======== LISTED ENTRIES

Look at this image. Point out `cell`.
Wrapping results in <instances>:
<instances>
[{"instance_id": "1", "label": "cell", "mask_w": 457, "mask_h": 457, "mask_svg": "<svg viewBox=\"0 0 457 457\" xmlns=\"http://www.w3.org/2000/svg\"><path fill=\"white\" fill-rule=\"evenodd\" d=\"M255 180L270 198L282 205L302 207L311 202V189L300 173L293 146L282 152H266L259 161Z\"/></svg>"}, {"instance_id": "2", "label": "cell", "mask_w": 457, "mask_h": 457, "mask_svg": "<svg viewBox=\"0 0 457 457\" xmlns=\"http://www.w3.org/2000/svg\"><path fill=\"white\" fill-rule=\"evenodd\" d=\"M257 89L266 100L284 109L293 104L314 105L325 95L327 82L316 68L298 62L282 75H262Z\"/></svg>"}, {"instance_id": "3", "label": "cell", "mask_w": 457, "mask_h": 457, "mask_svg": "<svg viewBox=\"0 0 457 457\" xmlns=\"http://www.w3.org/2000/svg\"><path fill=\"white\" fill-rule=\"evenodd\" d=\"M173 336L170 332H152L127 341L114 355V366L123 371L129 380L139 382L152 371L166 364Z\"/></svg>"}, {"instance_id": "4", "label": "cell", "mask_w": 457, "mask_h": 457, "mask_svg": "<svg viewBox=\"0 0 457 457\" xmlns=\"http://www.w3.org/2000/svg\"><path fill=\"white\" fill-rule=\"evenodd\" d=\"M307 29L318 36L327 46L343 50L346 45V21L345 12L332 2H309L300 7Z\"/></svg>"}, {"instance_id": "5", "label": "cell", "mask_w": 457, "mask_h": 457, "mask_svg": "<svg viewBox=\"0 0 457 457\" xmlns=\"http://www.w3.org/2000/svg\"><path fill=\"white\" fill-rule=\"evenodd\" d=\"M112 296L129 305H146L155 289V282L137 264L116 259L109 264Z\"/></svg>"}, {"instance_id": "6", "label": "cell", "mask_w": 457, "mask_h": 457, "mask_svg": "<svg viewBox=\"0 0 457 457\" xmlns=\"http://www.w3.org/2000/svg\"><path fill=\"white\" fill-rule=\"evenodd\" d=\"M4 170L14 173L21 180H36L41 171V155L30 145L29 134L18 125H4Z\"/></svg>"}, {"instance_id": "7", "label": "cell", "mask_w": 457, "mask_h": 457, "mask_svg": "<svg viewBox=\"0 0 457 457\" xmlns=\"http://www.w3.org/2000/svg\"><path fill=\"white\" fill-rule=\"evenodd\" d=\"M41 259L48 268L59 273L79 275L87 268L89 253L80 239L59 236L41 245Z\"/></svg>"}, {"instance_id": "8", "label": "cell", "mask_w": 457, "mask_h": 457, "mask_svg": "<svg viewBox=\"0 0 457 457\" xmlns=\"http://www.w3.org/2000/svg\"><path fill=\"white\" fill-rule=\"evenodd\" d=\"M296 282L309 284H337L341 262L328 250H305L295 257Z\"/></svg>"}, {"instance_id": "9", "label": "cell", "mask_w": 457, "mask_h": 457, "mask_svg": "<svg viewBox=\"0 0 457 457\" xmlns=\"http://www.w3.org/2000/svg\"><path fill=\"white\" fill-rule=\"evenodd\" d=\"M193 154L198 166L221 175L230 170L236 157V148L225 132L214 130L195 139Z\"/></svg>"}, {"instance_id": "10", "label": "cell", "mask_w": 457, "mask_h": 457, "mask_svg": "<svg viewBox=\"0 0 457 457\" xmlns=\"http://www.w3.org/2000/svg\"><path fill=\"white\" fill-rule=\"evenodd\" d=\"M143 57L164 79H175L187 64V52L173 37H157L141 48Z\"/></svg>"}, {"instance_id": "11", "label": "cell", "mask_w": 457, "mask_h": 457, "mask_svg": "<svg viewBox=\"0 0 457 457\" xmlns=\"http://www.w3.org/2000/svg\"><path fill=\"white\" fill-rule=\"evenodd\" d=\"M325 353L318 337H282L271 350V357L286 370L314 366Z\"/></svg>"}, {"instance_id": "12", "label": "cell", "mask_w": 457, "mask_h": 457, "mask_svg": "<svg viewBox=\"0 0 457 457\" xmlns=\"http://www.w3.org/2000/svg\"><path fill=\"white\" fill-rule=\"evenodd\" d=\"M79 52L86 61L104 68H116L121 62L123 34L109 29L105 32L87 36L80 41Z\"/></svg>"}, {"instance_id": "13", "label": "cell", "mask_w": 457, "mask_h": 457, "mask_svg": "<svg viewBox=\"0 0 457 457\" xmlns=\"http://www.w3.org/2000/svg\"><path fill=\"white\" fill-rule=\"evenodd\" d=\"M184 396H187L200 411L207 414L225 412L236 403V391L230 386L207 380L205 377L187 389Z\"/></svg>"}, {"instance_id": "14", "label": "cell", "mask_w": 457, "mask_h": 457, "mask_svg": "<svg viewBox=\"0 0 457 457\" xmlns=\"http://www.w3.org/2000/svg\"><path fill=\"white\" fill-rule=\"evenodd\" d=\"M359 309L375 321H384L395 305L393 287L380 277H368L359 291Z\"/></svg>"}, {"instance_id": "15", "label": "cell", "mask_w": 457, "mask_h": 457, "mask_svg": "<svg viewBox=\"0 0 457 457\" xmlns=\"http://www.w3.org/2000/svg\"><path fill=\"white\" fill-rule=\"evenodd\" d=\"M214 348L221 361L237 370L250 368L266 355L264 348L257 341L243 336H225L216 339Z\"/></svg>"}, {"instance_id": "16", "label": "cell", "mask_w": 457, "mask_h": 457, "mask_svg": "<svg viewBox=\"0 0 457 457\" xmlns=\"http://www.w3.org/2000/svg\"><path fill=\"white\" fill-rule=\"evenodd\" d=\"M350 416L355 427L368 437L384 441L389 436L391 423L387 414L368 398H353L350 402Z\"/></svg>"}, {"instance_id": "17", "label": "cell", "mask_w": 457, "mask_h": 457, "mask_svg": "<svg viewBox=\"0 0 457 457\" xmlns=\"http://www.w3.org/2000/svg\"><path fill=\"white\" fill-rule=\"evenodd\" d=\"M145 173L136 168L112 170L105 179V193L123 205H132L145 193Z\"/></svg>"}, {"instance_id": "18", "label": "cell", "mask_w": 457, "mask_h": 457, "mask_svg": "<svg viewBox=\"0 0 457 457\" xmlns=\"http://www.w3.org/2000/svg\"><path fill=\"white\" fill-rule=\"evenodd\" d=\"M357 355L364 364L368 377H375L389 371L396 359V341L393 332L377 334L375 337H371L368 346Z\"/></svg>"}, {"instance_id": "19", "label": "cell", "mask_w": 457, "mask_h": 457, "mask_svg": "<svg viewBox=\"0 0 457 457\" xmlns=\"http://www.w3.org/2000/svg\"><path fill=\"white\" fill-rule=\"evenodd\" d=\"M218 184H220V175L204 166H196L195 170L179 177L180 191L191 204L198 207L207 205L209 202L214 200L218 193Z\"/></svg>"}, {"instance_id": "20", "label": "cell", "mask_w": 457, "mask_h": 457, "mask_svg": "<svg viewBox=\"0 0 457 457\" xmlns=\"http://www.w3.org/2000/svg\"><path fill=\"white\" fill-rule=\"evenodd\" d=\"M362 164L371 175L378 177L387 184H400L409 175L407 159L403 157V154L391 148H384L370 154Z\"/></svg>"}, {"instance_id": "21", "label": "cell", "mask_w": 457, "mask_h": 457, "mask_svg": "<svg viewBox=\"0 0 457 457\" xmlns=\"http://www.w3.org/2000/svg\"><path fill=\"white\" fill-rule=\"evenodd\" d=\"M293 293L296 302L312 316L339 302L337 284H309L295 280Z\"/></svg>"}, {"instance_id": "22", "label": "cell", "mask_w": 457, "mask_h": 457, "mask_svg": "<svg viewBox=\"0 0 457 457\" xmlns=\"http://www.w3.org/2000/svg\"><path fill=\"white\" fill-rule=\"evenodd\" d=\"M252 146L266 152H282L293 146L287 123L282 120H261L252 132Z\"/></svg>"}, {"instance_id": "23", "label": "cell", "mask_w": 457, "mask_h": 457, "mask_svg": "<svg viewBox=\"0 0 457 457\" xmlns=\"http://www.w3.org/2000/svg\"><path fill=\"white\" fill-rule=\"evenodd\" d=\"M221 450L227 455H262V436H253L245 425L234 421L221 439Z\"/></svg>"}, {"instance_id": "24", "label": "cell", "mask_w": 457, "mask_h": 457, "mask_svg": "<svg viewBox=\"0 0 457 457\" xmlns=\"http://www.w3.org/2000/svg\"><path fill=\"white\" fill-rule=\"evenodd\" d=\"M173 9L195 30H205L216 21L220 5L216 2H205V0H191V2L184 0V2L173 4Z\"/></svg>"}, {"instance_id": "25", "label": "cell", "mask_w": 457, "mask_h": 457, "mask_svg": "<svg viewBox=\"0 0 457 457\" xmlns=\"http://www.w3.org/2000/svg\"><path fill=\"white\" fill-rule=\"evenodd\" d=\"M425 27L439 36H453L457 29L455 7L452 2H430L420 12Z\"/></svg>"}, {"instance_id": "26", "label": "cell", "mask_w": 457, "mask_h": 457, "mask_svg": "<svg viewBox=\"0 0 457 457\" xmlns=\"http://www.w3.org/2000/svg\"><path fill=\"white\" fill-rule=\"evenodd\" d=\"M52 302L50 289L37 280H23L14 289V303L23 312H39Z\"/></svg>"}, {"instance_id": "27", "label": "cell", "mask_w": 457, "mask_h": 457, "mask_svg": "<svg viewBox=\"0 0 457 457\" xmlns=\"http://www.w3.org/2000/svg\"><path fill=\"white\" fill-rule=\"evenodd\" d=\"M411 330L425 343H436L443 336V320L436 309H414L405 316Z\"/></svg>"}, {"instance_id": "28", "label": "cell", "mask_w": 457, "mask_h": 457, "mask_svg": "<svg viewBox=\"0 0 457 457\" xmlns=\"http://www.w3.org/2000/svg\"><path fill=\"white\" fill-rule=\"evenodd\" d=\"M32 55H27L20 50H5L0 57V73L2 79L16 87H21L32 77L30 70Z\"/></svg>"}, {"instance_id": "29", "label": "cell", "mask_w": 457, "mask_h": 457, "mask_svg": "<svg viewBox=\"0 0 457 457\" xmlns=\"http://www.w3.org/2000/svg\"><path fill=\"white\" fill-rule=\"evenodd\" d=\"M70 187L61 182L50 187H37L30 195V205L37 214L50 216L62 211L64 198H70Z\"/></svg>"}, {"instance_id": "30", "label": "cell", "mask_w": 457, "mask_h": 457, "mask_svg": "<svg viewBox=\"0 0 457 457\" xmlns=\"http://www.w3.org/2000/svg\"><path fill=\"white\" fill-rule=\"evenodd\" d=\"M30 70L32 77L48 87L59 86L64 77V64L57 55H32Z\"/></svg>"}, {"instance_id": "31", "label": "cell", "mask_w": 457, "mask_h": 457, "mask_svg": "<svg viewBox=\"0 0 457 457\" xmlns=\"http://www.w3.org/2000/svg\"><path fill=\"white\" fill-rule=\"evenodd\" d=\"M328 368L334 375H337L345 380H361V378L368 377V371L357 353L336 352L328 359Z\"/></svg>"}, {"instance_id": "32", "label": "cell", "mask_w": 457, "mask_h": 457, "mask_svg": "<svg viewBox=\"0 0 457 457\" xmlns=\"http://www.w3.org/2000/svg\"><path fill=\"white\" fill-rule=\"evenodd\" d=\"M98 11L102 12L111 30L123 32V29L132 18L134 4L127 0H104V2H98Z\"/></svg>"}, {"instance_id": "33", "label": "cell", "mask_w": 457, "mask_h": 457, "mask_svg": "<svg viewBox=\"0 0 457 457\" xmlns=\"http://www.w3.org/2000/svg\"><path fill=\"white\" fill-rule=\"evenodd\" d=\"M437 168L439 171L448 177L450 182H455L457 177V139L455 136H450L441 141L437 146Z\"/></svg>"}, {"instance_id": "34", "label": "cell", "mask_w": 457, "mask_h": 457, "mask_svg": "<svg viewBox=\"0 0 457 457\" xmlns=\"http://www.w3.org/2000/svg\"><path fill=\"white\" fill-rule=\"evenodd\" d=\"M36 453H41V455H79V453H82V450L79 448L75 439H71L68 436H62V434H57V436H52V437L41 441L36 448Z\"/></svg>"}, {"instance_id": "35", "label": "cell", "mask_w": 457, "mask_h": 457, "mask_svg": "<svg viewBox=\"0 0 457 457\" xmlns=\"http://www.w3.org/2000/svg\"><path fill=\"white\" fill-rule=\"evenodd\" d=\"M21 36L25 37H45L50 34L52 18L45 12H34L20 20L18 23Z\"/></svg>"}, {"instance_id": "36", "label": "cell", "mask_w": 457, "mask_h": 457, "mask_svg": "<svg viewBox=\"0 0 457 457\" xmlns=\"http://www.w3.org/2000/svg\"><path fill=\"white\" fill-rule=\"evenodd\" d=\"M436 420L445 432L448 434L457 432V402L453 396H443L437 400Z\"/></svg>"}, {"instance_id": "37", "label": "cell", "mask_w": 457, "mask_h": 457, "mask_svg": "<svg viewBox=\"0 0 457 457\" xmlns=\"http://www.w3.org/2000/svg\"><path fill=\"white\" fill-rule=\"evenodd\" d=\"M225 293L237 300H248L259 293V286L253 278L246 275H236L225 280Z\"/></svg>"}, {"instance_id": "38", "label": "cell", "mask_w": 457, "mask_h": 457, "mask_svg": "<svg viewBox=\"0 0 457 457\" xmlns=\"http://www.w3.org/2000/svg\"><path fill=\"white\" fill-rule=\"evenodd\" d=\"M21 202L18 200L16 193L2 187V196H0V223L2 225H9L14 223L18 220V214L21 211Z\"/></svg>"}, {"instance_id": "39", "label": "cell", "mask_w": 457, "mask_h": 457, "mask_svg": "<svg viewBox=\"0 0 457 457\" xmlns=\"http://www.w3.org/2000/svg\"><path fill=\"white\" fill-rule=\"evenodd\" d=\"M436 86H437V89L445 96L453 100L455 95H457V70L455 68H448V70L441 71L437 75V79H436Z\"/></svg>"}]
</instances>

================

Which lines in the listing above contain the string "instances"? Pull each of those lines out in full.

Wrapping results in <instances>:
<instances>
</instances>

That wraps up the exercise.